Enfin, comment Madame Le Pen peut-elle imaginer que des médecins refuseront des soins à une personne parce qu’elle serait sans papiers et sans argent ? Cette mesure remettrait en cause le serment d’Hippocrate signé par tous les médecins, autant dire qu’elle est nulle et non avenue.
 
Surtout, elle illustre parfaitement le décalage entre les deux programmes officiels. Leurs visions du monde sont radicalement différentes. L’une, universaliste dans la lignée de notre modèle conçu par le Conseil national de la résistance, même si l’on aimerait y trouver autant de souffle et d’ambition, l’autre fermée et repliée sur elle-même, à l’opposé de ce qui fonde notre modèle social.

Les oubliés

Quelques grands thèmes absents des programmes. Rien sur la sécurité des médicaments, pourtant première cause de mortalité dans les dysfonctionnements de notre système de santé et source d’une méfiance, voire d’un rejet, de plus en plus prégnant de la part des Français qui s’exprime, par exemple, vis-à-vis de la vaccination.
Rien non plus sur le maintien à domicile des personnes âgées dépendantes, pourtant enjeu majeur de notre société dans les vingt prochaines années.

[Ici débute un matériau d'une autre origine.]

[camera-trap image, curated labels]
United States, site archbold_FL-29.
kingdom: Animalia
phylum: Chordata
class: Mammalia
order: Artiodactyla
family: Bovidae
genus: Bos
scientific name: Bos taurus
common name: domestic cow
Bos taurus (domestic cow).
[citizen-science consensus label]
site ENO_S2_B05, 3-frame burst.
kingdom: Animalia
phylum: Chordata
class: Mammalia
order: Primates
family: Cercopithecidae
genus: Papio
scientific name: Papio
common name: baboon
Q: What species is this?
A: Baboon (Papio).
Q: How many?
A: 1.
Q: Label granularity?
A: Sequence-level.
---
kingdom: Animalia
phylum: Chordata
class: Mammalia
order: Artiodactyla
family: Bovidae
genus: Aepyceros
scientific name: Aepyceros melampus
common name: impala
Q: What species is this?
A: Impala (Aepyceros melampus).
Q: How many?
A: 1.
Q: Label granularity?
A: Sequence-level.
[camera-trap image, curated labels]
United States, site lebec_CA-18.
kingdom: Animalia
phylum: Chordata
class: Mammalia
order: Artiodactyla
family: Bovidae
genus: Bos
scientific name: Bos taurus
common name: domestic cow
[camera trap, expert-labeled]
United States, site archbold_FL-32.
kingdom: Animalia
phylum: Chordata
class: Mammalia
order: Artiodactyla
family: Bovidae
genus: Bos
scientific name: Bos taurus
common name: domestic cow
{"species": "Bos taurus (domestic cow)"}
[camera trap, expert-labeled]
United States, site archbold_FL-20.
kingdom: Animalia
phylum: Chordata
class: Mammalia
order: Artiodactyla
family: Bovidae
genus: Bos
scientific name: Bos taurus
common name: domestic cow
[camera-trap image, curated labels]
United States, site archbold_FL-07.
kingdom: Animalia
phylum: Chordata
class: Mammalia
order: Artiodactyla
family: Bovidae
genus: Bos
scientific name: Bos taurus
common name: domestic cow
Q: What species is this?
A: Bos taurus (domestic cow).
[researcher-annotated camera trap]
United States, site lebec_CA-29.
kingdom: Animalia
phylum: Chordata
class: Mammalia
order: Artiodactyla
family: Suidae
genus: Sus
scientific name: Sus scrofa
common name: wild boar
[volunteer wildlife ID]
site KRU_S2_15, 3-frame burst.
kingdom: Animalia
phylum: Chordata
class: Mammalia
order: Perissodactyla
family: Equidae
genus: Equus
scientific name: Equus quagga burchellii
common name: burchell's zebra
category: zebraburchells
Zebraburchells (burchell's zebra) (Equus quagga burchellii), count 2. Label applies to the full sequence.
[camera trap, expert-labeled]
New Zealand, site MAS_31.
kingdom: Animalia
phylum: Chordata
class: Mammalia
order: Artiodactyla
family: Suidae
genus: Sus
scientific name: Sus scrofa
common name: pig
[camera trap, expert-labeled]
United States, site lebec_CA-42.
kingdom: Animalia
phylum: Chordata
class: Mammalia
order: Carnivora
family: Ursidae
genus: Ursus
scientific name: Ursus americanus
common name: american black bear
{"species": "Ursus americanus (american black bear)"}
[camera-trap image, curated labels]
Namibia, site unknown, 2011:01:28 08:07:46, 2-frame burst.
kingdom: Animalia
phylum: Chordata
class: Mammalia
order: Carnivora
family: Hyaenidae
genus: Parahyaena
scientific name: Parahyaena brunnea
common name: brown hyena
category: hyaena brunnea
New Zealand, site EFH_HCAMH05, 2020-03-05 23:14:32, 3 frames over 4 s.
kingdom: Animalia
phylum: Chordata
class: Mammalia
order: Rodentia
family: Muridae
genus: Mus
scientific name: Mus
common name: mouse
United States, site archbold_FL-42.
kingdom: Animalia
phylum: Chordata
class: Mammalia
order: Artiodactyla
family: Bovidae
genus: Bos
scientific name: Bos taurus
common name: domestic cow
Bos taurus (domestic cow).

Mais, surtout rien sur l’indispensable réorganisation des soins, de la première ligne aux hôpitaux en passant par les urgences, l’adaptation des métiers et de leurs formations aux nouveaux besoins de la population et aux nouveaux outils de la médecine.
 
Le temps presse pour enfin obtenir des candidats, les réponses qu’attendent les patients, les assurés et les professionnels de santé. Et comme le sujet est complexe, je veux bien, dans la dernière ligne droite de cette campagne, prêter une oreille experte, capable de détecter omissions et contre-vérités. Je formule le vœu que cette réflexion aura vocation à suggérer quelques questions à poser aux deux acteurs du second tour de l’élection présidentielle.
 
Antoine Vial
 
Antoine Vial est expert en santé publique. De 2006 à 2012, il a été membre de la commission «Qualité et diffusion de l’information médicale» pour la Haute autorité de santé. Il est membre du conseil d’administration de la revue Prescrire, co-président du club Santé-Solidarité de Prospective 2100, membre de la Société française de santé publique et co-fondateur du Forum des Living Labs en santé et autonomie.
 
[1] Santé : des territoires abandonnés. Emmanuel Vigneron, Le Monde 31 mars 2017.